EXCERPTED PASSAGE:

Funny thing about these old farm houses. Even though the Falling Downs homestead is of a relatively modest size, it's got a front staircase and a back staircase. The front staircase is kinda fancy. Nicely turned newel post and all that shit, whereas the back staircase is kinda plain.
We use the back staircase pretty much 100% of the time. It's just way more handy.
So I was in the basement a little while ago, mainly because the spring melt is upon us, and I was checking on the water level. Ya, these old farm houses tend to get wet in the spring. Anyway, we're good so far, but as I was moving some of the cardboard boxes out of harm's way, I happened to look into one and holy shit, there's a bag of weed!
Must have been there for a year or two. Maybe even three or four... but sealed up tight with not a hint of mildew!
What a happy surprise!
For my whole life I've usually just lost bags of weed, never found them. Even as a 15 year old, living with Mom and Dad, I'd lose my weed. You'd smoke up, and then you'd get all paranoid, and then you're like, "oh fuck, I better hide this baggie real good to make sure Mom and Dad don't find it."
If Mom and Dad ever found it, they never let on, but one thing's for sure; I never found it again.
No, I remember to this day hiding my weed in the most creative hidey spots. The fold in the bottom of the living room drapes. Who the fuck would ever find a bag of weed there?
Ceiling tiles were good too. I remember I used to keep a stash in the ceiling of the staff room at the K-Mart at Stone Road Mall, back when I was a department manager there. Same deal; one day you confidently tuck your baggie back in the ceiling, next day it be gone! Who the fuck would ever find a bag of weed in the ceiling of the staff room at K-Mart?
Ya, who?
I don't know, but when I went to retrieve it, NOTHING!.. is it possible that Mom and Dad have something they'd like to tell me? Or that shifty-eyed old fart in the men's wear department at K-Mart? Fifty years after the fact?

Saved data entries
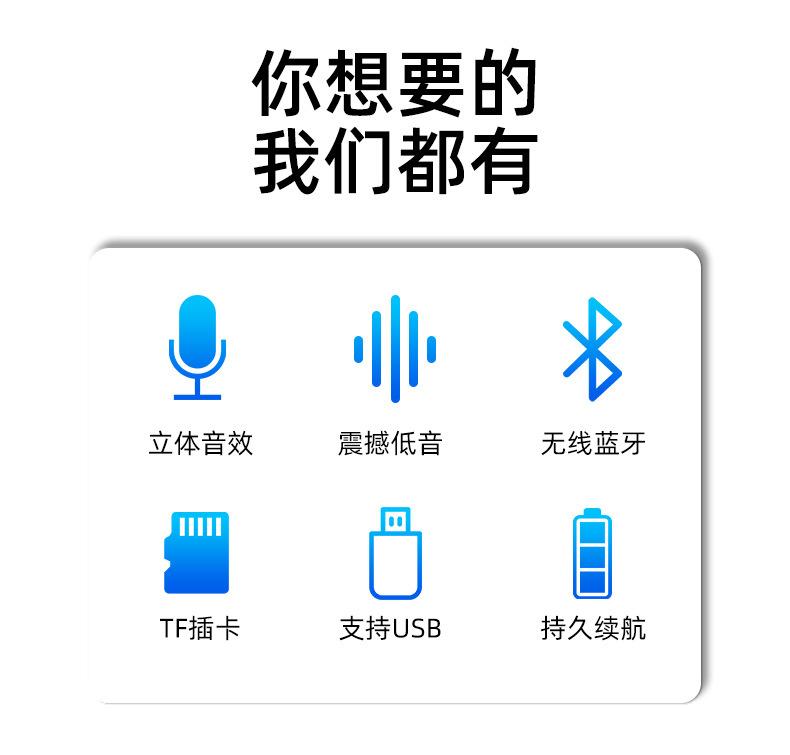 你想要的
我们都有

立体音效

震撼低音

无线蓝牙

TF插卡

支持USB

持久续航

WORK INSTRUCTION 1: In the post about finding a lost bag of weed in the farmhouse basement, why was the writer down in the basement? Answer in one to three sentences.
WORK INSTRUCTION 2: Reproduce the part of the post about the lost bag of weed from "What a happy" up to and including "found it again.".
WORK INSTRUCTION 3: Carry on the post about the lost bag of weed from the point where it stops.

ANSWER 1: The spring melt had arrived, and old farmhouses like this one tend to get wet in the spring. The writer went down to check on the water level.

ANSWER 2:
What a happy surprise!
For my whole life I've usually just lost bags of weed, never found them. Even as a 15 year old, living with Mom and Dad, I'd lose my weed. You'd smoke up, and then you'd get all paranoid, and then you're like, "oh fuck, I better hide this baggie real good to make sure Mom and Dad don't find it."
If Mom and Dad ever found it, they never let on, but one thing's for sure; I never found it again.

ANSWER 3:
I digress. There's a bunch of paintings in the attic in very ornate frames, of people who look like nobles from the era of empire. The British empire. We figure those were the original homesteaders here. After all, we bought the place from the 90ish spinster daughters of those original homesteaders.
The original pioneer log cabin, vacated when this pile of bricks was put up circa 1914, sat empty till it was bulldozed in the 90's. There's still a mound of mossed over logs under a tree in the side pasture that marks the spot.
The way the deal went down in the pioneer days was like this; job one was killing off the natives or herding them onto reservations. That cleared the way for your huddled masses from Ireland/Scotland/England, who had been cleared off their land during the "clearings," to come over here and start new lives.
Once these folks got a bit of traction, they moved out of their dirt hovels and log cabins and built themselves some nice brick homes. These folks were by nature "upwardly mobile." They'd have to be. Otherwise they would have stayed in some shit-hole Belfast/Glasgow/Liverpool slum and drank themselves to death.
But no, the ones who got over here obviously had enough get up and go to get over here. And when they finally got round to building their real brick houses, they'd put in two stairways. A fancy one at the front for the beautiful people, and a plain one at the back for the servants.
And they did this even if they never had and never would have servants. It was an aspirational staircase.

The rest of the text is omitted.